RuntimeError: CUDA error: no kernel image is available for execution on the device

Question

RuntimeError: CUDA error: no kernel image is available for execution on the device

Closed this issue 4 months ago · 2 comments

I am running gscream on a V100, and my CUDA version is 11.8. Has anyone encountered similar circumstances as described below?

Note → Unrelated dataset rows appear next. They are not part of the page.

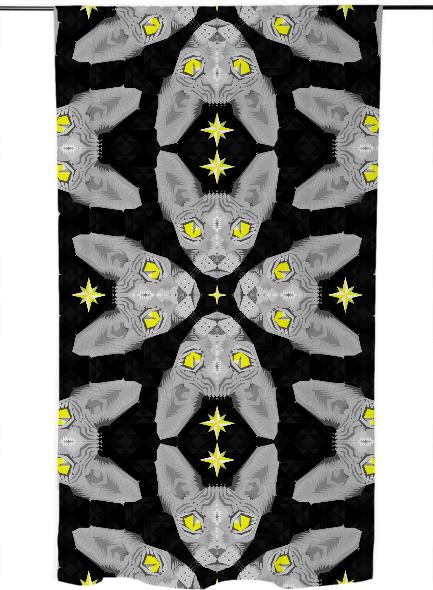 Sphynx Cat Pattern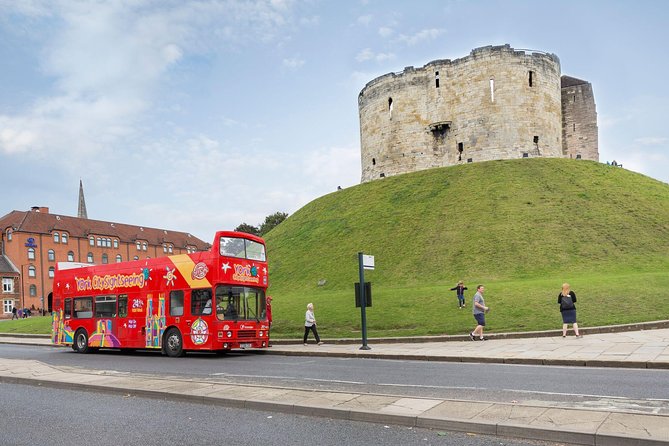 City Sightseeing York Hop-On Hop-Off Bus Tour - Reaching South Bank and York Racecourse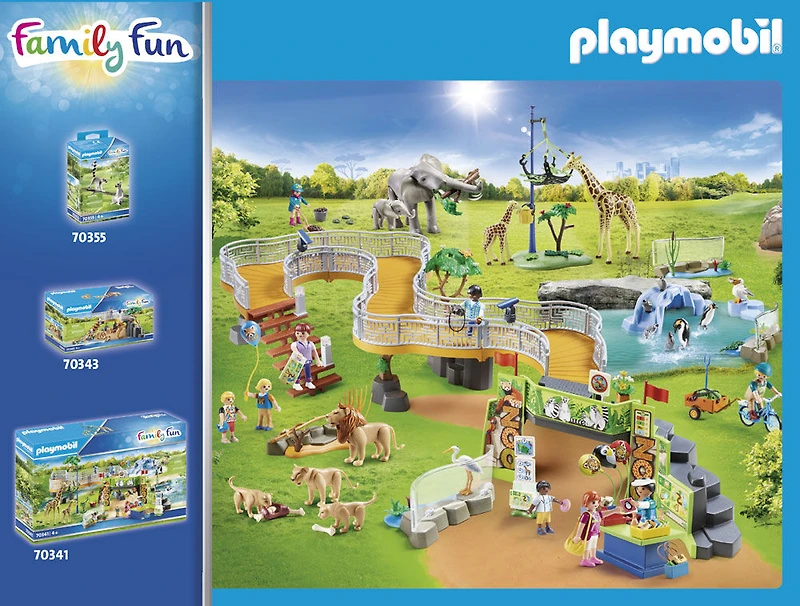 Extension pour parc animalier, Playmobil Family Fun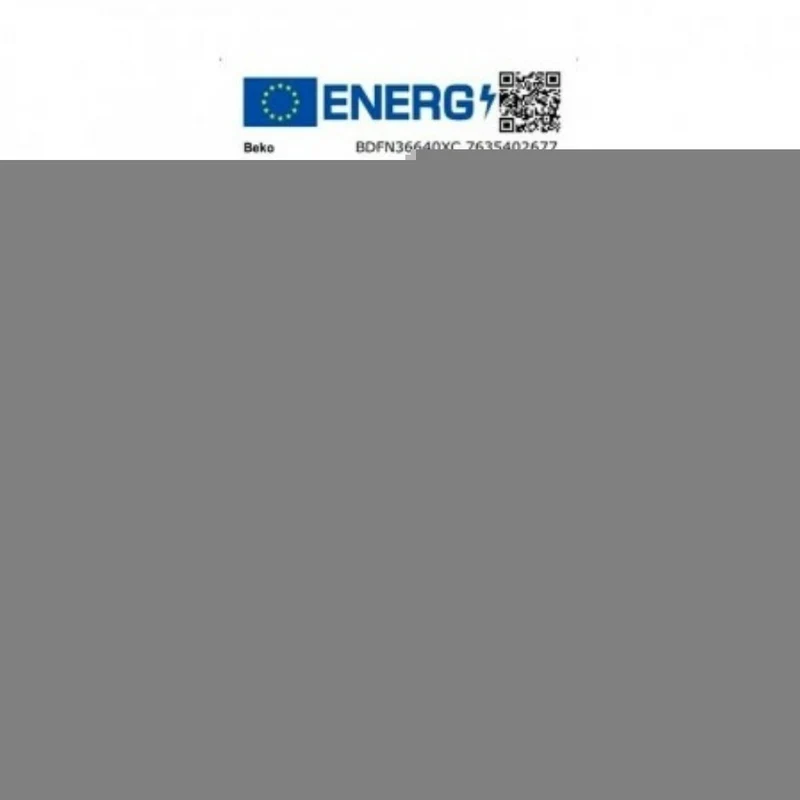 Dishwasher BEKO BDFN36640XC Steel 60 cm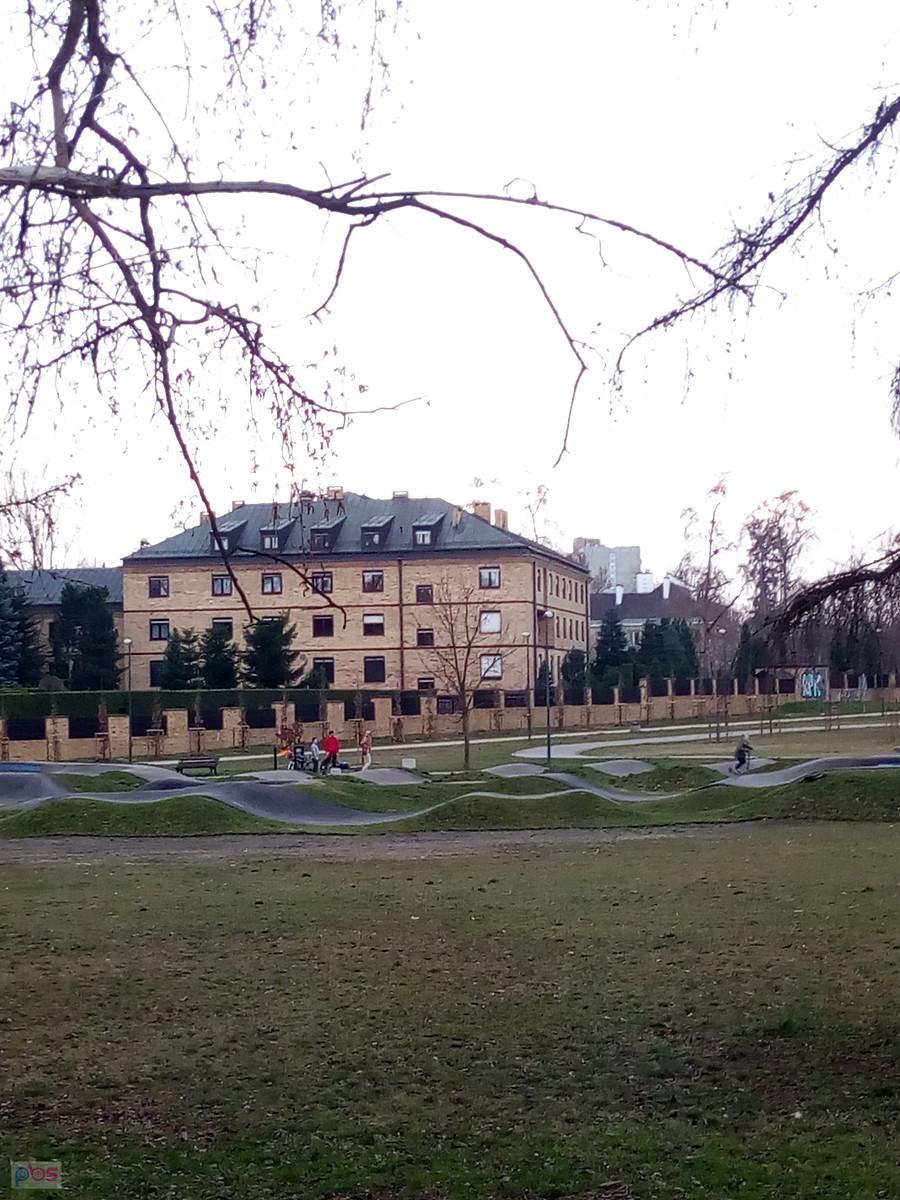 Skate park na Kole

2024-10-17 21:34:38,933 - INFO: save code failed~ 2024-10-17 21:34:38,933 - INFO: Optimizing outputs/spinnerf_dataset/1/gscream/ Training progress: 0%| | 0/30000 [00:00<?, ?it/s]Traceback (most recent call last): File "train.py", line 1076, in <module> training(lp.extract(args), op.extract(args), pp.extract(args), dataset, args.test_iterations, args.save_iterations, args.checkpoint_iterations, args.start_checkpoint, args.debug_from, wandb, logger) File "train.py", line 433, in training voxel_visible_mask, position2D_x, position2D_y = prefilter_position2D(viewpoint_cam, gaussians, pipe, background) File "/home/ryan/GScream/gaussian_renderer/__init__.py", line 302, in prefilter_position2D return radii_pure>0, position2D_pure_x, position2D_pure_y RuntimeError: CUDA error: no kernel image is available for execution on the device Training progress: 0%| | 0/30000 [00:00<?, ?it/s] (gscream) root@bell-90:/home/ryan/GScream#

Answer 1 · 2024-10-18T07:52:30.000Z

Hi minyan, I can provide some debugging ideas:

Since I am using RTX 3090, in the setup.py, I hardcoded the gencode=arch with compute_86 and sm_86 when compiling 'diff-gaussian-rasterization'. For Tesla V100, you may try changing it to compute_70 and sm_70 or other versions, and re-compiling it.
Try lowering the CUDA version to CUDA 11.6 as us, and install the corresponding version of PyTorch, we used pytorch=1.12.1=py3.7_cuda11.6_cudnn8.3.2_0.
Check if the GPU driver version is sufficient to support CUDA 11.8.

Sorry that I don't have a Tesla V100 machine to reproduce the bug. I hope you can provide feedback after trying the above methods. We could discuss it later. Thank you!

Answer 2 · 2024-10-19T04:30:07.000Z

I changed compute_86 and sm_86 to compute_70 and sm_70 and it worked just fine. Thanks a lot!